Solaris Express Developer Edition What's New

x86: Virtualization Using the Sun xVM Hypervisor

This system resource enhancement is new in the Developer 1/08 release.

The goal of virtualization is to move from managing individual datacenter components to managing pools of resources. By consolidating multiple hosts and services on a single machine, virtualization reduces costs through the sharing of hardware, infrastructure, and administration.

The Sun xVM Hypervisor is based on the work of the Xen open source community. In a running system, the Hypervisor fits between the hardware and the operating system instance. The Hypervisor can securely execute multiple virtual machines simultaneously on a single x86-compatible computer, with each virtual machine running its own operating system.

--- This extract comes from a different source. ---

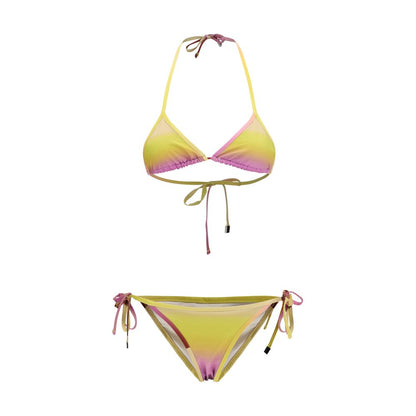 The Attico Multicolor Polyester Bikini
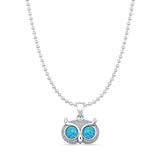 Owl Head Pendant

Each virtual machine instance is called a domain. There are two kinds of domains. There is one control domain, also called domain 0, or dom0. A guest operating system is called a guest domain, also referred to as domain U or domU. You can have multiple guest domains on your system.

Within Hypervisor based solutions, there are two basic types of virtualization, full virtualization and paravirtualization. The Hypervisor supports both modes. A system can have both paravirtualized and fully virtualized domains running simultaneously.

The xVM Hypervisor virtualizes the system's hardware. This means that it transparently shares and partitions the system's resources, such as CPUs, memory, and NICs, among the guest domains.

The Hypervisor runs on x64 and x86 based systems. Supported configurations include Solaris dom0, and Solaris domU, Linux domU, FreeBSD domU, and Windows domU guests. Solaris zones and branded zones can be run within a Solaris domU.